Direction: Repeat verbatim every line of the material, beginning at the line that holds "When you look" and ending at its last line.

Data listing:
------------------------

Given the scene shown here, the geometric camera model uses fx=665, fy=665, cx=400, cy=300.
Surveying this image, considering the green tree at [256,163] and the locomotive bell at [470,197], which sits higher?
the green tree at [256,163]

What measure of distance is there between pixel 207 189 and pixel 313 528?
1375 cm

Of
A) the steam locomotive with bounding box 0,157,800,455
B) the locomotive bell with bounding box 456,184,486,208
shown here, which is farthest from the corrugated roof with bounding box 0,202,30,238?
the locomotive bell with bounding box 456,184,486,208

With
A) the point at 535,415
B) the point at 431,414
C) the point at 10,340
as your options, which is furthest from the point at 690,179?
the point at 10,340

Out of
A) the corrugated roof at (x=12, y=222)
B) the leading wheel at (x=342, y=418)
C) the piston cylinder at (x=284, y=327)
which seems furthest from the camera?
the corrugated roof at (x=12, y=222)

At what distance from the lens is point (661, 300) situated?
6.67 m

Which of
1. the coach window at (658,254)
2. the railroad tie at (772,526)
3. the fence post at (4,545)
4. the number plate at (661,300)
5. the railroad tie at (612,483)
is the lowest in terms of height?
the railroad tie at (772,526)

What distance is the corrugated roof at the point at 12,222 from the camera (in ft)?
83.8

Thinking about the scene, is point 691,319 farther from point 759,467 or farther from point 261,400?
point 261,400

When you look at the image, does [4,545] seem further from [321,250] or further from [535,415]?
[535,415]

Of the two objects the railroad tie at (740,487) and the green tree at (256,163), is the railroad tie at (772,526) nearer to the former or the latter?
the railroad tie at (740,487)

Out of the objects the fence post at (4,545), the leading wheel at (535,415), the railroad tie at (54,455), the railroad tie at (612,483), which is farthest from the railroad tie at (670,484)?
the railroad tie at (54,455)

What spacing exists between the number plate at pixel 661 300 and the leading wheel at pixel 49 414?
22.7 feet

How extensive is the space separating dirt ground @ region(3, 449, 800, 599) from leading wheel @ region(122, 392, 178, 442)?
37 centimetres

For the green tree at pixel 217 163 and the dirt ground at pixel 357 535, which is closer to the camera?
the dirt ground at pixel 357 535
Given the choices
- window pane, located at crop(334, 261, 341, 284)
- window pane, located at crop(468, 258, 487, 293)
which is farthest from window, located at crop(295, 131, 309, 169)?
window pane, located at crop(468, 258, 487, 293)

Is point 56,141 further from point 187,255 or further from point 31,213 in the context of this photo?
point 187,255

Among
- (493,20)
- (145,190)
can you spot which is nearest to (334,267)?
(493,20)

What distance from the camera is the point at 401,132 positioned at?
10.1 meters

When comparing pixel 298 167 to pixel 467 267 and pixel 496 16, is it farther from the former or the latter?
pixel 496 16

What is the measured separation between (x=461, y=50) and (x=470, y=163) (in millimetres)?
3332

------------------------

In response:
When you look at the image, does [4,545] seem further from [321,250] or further from [535,415]?
[535,415]

Of the two objects the railroad tie at (740,487) and the green tree at (256,163), is the railroad tie at (772,526) nearer to the former or the latter?
the railroad tie at (740,487)

Out of the objects the fence post at (4,545), the leading wheel at (535,415), the railroad tie at (54,455), the railroad tie at (612,483), which is farthest from the railroad tie at (670,484)?
the railroad tie at (54,455)

What spacing exists between the number plate at pixel 661 300 and the leading wheel at pixel 49 414?
22.7 feet

How extensive is the space separating dirt ground @ region(3, 449, 800, 599) from leading wheel @ region(122, 392, 178, 442)?
37 centimetres

For the green tree at pixel 217 163 and the dirt ground at pixel 357 535, which is closer to the camera?
the dirt ground at pixel 357 535
Given the choices
- window pane, located at crop(334, 261, 341, 284)
- window pane, located at crop(468, 258, 487, 293)
which is farthest from window, located at crop(295, 131, 309, 169)?
window pane, located at crop(468, 258, 487, 293)

Is point 56,141 further from point 187,255 or further from point 31,213 in the context of this photo?
point 187,255

Among
- (493,20)
- (145,190)
can you spot which is nearest to (334,267)?
(493,20)

What distance from the camera is the point at 401,132 positioned at?
10.1 meters

When comparing pixel 298 167 to pixel 467 267 and pixel 496 16, is it farther from the former or the latter?
pixel 496 16

What is the measured separation between (x=461, y=50) and (x=470, y=163) (in millimetres)?
3332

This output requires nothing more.